National Archives Index Explorer¶

The National Archives provide a web based search interface for searching index catalogues of various National Archives collections.

As well as a simple search box that does a free text search over all record columns (presumably?), we can also run advanced searches that can include reference and date limits.

Search results containing the index records for your search hits can be downloaded as a CSV file.

By searching for records associated with a particular collection tag / reference, we can obtain, and thence download, a copy of the collection's index records.

We can then load these records into our own database and search them using our own search tools, as well as annotation the records using things like named entity recognition.
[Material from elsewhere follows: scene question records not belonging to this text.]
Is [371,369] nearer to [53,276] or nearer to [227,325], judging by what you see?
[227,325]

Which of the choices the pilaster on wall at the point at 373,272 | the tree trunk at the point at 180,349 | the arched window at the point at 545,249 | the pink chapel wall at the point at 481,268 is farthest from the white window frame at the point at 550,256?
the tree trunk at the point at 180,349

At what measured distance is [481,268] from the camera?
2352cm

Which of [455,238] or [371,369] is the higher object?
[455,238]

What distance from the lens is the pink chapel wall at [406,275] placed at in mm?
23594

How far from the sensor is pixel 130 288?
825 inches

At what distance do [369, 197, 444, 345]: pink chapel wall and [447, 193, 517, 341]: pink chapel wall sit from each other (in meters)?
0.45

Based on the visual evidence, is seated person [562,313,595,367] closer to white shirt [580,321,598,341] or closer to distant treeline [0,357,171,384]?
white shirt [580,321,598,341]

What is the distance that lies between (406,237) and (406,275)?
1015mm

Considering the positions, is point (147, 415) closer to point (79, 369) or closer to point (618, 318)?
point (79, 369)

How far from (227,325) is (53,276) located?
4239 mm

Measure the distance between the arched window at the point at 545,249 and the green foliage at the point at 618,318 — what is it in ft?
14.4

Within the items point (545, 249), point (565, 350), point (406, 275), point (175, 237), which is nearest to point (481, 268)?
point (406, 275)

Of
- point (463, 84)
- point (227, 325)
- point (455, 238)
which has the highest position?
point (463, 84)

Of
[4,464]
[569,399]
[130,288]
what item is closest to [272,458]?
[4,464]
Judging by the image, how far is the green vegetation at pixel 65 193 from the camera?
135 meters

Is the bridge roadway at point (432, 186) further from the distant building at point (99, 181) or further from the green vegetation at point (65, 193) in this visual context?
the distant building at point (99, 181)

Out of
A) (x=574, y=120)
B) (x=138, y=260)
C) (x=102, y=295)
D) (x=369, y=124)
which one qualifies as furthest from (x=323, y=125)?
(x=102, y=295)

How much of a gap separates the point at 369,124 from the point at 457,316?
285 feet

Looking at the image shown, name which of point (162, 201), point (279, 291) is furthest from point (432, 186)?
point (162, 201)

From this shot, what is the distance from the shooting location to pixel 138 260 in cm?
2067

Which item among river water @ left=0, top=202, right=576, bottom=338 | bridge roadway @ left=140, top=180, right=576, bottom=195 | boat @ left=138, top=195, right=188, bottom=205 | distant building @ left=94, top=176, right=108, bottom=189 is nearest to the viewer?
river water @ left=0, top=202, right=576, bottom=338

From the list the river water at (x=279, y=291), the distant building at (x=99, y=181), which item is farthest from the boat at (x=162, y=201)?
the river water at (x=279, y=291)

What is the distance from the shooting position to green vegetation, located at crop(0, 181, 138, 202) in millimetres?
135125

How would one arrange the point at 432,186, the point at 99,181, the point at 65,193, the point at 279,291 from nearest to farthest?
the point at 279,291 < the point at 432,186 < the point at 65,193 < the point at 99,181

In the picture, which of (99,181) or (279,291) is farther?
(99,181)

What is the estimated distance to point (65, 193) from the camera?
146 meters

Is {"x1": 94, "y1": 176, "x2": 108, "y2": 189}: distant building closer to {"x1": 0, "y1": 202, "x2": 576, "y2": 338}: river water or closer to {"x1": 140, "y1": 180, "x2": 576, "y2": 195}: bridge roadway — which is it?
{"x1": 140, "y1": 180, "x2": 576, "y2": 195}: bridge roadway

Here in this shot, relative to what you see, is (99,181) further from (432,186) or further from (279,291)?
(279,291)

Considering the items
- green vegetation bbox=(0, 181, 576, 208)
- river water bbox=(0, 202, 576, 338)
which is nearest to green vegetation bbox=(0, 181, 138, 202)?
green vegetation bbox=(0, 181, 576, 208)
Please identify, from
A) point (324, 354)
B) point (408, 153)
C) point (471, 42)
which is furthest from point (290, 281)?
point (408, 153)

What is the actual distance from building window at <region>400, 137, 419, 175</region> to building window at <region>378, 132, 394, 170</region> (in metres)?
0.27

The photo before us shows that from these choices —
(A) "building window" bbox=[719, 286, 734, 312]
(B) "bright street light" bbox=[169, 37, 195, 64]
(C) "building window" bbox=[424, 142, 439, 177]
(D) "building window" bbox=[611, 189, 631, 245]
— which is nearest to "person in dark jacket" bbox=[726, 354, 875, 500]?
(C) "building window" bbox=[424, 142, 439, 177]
So let's have a go at that...

Obtaining the Index Data¶

Searching for index records associated with HO-40-1 over the period 1800-15 leads us to a search results page with the URL:

https://discovery.nationalarchives.gov.uk/results/r?_cr=HO%2040-1&_dss=range&_sd=1810&_ed=1815&_ro=any&_st=adv

This HTTP GETs the URL https://discovery.nationalarchives.gov.uk/results/r with arguments:

_cr:'HO 40-1'
_dss:'range'
_sd:1810
_ed:1815

To download the data records, we then need to click a form button, rather than a web link.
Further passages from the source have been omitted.